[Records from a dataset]
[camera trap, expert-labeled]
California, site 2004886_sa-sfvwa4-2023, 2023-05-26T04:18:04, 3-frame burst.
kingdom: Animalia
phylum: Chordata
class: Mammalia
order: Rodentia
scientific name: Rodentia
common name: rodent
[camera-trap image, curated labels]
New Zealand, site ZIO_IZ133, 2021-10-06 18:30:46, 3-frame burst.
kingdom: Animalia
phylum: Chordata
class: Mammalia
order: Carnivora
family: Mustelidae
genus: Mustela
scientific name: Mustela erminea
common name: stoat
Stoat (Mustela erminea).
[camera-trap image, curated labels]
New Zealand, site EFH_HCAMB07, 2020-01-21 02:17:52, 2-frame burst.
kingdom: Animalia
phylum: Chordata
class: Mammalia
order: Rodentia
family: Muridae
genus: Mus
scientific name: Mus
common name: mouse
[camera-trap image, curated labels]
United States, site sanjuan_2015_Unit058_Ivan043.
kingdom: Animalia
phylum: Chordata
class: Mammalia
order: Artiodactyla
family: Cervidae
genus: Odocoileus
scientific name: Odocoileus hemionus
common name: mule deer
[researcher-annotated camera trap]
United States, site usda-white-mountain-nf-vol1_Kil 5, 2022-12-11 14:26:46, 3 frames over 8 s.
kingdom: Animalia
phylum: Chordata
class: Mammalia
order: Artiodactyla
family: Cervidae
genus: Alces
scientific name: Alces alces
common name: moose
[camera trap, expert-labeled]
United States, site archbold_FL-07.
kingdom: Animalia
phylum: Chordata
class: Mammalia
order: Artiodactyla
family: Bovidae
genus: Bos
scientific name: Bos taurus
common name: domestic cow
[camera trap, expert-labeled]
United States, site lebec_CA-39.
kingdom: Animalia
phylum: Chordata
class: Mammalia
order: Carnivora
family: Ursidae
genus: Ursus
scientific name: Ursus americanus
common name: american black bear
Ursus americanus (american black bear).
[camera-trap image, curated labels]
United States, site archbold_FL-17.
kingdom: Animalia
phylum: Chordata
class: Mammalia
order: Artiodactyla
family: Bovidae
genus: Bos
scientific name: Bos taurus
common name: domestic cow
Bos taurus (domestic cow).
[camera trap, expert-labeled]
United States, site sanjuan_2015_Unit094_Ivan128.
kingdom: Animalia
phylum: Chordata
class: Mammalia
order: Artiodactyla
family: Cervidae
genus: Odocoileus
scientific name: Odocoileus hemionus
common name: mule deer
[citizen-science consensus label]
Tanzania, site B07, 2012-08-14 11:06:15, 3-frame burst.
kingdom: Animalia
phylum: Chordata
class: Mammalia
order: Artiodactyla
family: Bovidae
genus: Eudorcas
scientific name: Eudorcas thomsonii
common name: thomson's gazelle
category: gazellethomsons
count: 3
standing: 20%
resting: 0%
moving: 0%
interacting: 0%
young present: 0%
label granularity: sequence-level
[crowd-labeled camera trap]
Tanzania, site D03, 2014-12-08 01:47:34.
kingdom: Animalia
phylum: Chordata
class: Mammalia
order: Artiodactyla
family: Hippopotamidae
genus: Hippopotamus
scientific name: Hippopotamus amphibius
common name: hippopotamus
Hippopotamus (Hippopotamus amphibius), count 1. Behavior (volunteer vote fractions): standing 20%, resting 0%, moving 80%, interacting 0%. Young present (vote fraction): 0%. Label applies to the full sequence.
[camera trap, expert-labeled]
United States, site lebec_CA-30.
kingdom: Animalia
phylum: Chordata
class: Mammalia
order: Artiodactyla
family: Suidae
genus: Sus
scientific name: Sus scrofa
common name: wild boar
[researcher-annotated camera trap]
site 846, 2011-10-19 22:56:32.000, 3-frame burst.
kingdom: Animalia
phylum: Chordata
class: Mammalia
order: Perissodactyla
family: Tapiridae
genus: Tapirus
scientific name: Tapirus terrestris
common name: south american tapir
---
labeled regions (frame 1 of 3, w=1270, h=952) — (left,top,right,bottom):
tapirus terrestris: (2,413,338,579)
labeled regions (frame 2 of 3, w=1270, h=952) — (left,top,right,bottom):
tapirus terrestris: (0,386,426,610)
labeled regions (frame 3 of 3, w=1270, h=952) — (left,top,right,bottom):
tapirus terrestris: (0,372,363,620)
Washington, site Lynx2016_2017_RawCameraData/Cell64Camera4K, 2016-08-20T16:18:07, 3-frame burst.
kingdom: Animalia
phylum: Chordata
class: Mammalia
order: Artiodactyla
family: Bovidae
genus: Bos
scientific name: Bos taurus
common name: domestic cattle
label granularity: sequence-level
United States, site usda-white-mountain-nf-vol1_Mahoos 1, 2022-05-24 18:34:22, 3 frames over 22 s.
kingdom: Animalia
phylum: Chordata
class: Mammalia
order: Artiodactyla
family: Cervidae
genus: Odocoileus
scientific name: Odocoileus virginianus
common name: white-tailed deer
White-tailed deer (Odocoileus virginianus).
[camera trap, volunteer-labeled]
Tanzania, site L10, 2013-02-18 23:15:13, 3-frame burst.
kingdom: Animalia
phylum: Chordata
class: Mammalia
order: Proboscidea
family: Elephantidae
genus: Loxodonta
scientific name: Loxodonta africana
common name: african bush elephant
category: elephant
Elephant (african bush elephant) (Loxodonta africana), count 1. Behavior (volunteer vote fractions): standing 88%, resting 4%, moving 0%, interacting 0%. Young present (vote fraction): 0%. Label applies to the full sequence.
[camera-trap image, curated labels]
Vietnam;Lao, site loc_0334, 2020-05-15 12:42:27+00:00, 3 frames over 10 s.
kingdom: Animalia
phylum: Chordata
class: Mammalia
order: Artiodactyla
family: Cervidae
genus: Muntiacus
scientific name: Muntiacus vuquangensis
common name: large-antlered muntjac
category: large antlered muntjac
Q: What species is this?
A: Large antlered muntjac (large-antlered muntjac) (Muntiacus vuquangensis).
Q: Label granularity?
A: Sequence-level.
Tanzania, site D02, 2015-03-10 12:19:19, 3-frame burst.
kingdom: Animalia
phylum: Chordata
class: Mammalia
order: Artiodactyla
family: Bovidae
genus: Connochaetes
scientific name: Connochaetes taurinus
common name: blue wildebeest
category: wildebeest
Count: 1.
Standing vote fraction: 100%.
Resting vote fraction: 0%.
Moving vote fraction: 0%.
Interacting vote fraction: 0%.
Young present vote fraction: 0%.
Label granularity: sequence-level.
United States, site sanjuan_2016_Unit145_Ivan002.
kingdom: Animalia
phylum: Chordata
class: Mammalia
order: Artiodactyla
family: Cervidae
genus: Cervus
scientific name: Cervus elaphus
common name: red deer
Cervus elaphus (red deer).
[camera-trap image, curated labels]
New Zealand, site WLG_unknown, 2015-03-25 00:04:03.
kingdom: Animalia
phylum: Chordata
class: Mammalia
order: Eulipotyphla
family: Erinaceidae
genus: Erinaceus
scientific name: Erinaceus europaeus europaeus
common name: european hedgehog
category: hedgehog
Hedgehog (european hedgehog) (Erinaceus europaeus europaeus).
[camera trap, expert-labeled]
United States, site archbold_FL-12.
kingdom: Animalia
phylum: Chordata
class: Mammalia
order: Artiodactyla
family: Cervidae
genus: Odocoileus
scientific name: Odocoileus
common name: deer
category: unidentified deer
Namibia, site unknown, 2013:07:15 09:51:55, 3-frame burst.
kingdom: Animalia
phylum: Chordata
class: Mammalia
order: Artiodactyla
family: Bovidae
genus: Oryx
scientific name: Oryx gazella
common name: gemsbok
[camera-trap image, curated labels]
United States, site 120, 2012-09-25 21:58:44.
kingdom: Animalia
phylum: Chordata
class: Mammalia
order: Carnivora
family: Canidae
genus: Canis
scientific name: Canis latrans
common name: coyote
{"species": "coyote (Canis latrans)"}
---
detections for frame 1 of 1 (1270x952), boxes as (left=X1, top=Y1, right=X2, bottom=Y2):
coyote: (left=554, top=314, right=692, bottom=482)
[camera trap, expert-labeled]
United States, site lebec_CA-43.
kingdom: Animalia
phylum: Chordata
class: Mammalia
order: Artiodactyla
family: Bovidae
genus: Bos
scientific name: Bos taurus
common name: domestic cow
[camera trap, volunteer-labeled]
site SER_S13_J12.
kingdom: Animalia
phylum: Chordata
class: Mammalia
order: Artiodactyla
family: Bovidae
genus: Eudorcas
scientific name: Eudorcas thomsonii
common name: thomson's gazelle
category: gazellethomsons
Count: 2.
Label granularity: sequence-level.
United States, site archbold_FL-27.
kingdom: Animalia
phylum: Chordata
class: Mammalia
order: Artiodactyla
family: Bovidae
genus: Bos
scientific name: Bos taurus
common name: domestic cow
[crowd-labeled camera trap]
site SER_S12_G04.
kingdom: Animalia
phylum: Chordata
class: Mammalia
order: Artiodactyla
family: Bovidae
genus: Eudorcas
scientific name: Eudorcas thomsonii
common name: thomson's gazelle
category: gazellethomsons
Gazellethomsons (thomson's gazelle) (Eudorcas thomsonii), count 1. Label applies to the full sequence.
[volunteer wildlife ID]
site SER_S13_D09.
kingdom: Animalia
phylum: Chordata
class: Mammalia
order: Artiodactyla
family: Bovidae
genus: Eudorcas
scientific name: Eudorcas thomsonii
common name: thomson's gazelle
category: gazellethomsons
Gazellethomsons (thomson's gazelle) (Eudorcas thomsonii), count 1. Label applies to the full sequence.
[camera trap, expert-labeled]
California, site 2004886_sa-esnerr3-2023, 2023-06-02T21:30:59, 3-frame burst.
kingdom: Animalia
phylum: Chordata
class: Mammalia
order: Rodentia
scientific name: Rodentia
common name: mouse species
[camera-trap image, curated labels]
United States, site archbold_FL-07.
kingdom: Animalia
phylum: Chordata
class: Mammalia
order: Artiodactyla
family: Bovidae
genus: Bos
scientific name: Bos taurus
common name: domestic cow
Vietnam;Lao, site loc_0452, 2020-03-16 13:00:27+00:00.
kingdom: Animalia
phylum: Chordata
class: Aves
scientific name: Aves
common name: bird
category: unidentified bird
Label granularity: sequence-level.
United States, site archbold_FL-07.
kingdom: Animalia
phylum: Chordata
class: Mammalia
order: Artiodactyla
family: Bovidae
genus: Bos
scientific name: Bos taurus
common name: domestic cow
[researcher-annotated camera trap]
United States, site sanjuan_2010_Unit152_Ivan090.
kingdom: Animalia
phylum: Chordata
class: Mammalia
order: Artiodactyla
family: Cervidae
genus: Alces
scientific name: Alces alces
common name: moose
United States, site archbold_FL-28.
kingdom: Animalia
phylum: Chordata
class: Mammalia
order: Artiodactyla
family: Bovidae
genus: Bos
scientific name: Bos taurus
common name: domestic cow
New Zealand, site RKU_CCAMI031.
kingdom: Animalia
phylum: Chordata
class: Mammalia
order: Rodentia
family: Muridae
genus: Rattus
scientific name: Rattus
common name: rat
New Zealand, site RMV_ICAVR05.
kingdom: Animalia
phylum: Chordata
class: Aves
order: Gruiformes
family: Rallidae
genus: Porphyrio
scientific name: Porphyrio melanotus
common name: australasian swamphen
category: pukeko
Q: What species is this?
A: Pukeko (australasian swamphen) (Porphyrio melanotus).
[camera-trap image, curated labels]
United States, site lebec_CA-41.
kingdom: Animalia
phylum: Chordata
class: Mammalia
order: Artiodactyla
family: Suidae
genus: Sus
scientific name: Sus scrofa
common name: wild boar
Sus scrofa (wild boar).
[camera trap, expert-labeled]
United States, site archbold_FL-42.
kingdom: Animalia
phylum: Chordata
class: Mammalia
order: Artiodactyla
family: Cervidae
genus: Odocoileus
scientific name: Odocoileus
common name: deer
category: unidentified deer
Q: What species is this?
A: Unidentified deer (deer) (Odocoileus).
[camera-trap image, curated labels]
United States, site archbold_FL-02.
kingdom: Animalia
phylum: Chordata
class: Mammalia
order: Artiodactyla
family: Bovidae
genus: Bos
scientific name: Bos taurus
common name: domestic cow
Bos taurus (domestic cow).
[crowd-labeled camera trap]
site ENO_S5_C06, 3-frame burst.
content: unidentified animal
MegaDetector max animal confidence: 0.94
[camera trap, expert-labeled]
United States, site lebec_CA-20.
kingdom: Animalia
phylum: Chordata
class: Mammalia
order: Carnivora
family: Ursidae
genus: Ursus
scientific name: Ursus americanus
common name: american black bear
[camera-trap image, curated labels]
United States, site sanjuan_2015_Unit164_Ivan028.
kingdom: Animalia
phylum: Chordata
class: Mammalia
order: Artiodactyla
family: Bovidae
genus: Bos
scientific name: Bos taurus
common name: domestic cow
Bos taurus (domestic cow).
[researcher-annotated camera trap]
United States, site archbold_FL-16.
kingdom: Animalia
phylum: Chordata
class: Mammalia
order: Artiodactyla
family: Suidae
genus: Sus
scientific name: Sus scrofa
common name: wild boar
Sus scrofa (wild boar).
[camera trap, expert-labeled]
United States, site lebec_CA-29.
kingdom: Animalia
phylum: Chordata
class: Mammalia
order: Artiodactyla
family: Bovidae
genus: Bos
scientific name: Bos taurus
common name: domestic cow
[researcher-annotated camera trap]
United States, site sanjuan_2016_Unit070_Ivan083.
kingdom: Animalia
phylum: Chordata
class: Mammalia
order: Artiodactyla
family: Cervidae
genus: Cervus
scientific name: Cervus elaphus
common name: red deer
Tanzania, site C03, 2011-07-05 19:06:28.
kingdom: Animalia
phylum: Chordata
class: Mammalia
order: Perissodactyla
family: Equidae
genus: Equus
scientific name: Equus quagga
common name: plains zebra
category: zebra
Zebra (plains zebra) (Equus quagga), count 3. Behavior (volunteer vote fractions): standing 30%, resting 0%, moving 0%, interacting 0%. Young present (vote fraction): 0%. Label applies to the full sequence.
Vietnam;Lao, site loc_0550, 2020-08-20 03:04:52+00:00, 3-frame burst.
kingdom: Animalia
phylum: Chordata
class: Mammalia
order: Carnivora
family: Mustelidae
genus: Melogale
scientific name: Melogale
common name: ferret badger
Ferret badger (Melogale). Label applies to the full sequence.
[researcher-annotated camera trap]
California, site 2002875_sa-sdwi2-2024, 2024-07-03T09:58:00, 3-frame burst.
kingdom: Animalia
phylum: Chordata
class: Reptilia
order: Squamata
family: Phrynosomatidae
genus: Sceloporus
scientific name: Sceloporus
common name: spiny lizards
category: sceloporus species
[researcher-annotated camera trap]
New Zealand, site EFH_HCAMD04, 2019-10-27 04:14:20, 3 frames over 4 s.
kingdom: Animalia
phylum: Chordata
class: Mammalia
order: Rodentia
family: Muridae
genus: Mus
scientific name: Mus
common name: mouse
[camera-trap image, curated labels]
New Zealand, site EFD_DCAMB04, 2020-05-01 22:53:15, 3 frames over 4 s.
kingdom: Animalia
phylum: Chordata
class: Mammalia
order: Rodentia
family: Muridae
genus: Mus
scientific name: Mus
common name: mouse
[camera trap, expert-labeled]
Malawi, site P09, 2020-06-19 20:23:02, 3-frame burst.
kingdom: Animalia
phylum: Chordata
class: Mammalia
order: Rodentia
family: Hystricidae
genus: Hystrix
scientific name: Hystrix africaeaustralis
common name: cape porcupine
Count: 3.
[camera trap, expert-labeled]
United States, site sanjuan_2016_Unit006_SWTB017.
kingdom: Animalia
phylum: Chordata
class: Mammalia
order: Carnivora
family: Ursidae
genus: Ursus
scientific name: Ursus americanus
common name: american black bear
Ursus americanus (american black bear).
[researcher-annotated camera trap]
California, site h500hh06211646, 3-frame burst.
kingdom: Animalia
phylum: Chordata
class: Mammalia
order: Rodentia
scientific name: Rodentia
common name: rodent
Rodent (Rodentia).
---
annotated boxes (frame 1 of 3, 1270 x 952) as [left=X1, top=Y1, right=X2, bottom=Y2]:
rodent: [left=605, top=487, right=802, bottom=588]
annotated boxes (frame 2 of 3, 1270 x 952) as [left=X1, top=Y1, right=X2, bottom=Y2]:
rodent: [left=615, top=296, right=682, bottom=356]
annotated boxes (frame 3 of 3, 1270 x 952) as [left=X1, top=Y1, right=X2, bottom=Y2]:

**EXERCISE GOAL:** A bare number is expected: how many lines above contain the word "mountain"?

**REPLY TO THE TASK:** 2